I hadn’t. But I am now :slight_smile:

However, I thought ~12GB indices were decently sized? The rollover API doc also references 5GB turnover. That might just be a bad example though

Thanks

In most discussions about appropriate index and shard size, it is the shard size that is most interesting and used. An average shard size of 12Gb sounds quite reasonable, but based on the data you provided, you seem to have an average shard size of less than 500MB, which is small.

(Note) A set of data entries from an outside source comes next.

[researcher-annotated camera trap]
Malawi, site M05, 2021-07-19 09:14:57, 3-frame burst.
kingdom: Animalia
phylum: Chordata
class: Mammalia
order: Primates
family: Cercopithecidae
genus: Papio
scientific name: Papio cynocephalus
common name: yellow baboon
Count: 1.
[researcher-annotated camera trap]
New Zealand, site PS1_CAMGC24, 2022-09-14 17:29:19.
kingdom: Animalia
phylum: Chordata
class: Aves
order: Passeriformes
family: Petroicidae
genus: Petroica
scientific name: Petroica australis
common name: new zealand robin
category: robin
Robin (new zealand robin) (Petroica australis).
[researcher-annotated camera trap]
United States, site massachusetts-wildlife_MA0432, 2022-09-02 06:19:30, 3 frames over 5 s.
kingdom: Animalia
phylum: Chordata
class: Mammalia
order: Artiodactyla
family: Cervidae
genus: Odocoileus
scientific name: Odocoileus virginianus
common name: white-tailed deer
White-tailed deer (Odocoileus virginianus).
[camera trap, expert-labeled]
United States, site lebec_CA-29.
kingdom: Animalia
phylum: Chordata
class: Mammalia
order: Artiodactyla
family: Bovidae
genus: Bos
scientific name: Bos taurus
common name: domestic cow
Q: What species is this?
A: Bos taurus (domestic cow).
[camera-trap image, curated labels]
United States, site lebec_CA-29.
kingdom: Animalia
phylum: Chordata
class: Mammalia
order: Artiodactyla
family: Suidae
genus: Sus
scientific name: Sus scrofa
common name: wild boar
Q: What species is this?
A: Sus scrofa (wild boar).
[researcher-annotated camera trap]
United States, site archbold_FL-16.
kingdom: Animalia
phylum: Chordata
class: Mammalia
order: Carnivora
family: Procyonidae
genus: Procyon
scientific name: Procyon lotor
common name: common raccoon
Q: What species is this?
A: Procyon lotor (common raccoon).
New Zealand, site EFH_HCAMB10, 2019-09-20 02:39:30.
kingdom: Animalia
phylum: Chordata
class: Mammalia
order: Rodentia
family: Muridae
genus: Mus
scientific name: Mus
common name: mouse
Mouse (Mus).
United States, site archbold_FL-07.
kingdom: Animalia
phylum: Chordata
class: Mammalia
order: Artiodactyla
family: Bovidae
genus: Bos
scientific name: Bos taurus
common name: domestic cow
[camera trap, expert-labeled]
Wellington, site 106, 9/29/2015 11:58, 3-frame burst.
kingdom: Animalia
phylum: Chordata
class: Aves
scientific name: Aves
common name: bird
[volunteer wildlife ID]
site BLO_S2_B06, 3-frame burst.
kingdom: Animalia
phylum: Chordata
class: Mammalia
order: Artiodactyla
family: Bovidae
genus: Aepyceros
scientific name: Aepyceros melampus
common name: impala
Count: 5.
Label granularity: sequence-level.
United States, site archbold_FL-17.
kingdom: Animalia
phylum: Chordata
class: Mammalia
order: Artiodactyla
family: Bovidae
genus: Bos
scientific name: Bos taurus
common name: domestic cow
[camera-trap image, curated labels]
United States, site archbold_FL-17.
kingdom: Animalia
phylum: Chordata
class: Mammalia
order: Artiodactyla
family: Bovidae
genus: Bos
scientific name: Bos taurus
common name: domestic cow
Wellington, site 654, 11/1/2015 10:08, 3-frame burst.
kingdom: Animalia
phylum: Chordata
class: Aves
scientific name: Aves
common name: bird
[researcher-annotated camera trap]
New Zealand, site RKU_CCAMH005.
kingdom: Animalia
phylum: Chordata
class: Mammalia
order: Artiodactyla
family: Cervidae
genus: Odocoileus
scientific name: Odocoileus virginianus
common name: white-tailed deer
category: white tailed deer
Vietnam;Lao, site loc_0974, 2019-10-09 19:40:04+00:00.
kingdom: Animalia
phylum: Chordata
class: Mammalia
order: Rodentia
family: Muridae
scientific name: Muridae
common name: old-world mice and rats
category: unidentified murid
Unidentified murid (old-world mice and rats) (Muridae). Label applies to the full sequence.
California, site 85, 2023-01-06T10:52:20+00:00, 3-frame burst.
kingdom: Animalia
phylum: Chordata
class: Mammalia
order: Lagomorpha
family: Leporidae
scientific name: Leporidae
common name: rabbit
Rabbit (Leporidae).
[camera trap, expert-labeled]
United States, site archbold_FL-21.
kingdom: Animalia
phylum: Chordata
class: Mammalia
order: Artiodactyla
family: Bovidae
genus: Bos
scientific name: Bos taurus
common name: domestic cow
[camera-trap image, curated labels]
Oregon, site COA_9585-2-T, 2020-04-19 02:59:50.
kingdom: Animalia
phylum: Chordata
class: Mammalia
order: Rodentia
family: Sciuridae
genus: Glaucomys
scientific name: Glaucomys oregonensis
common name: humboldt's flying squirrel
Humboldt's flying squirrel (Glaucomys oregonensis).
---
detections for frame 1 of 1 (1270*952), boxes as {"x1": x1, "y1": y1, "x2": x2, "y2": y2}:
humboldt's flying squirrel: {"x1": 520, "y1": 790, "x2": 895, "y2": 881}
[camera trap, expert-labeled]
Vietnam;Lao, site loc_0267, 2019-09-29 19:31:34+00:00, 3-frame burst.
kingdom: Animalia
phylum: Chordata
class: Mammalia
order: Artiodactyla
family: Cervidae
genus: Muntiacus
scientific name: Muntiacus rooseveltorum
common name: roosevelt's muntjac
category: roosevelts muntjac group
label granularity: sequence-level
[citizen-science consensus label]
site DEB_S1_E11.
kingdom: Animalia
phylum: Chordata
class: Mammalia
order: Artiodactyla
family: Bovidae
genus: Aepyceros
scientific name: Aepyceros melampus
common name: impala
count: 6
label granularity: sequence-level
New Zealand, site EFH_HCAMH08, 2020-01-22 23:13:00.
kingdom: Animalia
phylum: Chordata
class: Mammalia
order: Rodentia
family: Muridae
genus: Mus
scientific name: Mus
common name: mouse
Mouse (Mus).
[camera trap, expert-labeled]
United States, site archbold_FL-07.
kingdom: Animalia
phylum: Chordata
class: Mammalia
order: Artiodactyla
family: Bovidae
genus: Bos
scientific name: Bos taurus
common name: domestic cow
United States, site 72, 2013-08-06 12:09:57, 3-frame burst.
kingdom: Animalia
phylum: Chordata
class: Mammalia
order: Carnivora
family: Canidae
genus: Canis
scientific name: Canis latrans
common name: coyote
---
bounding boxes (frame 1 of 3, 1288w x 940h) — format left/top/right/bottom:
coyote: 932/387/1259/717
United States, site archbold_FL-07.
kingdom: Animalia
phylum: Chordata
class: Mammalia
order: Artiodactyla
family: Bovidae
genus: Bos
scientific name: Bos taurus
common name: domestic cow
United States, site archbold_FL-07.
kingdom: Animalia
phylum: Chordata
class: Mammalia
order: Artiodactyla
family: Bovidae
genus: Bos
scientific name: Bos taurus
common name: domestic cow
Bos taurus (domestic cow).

If you are using the rollover index API and target a certain shard size, you naturally need to consider how many shards it will have when you make your calculation.

1 Like

Indeed. I've cleaned up the indices.

Now you are talking about shard sizes, and I was talking about index size.

So average logstash index is about 12GB. And with the modifications I made yesterday - this index is allocated 2 shards and 1 replicate.

Does that sound reasonable?

It you had an average shard size of 6GB, you would have around 100 shards instead of 1300, which sounds much more reasonable for that data volume.

2 Likes

Do you think 10GB heap per node is too much?

Cause I am still seeing the “[INFO ][o.e.m.j.JvmGcMonitorService] [7xHqegG] [gc][3722] overhead, spent [297ms] collecting in the last [1s]”

That depends on the workload. Once you reduce the number of shards you should be able to install monitoring and see if it is too much from looking at heap usage over time.

I already have monitoring installed.

The only noticable thing are peak waves on the heap usage :

This topic was automatically closed 28 days after the last reply. New replies are no longer allowed.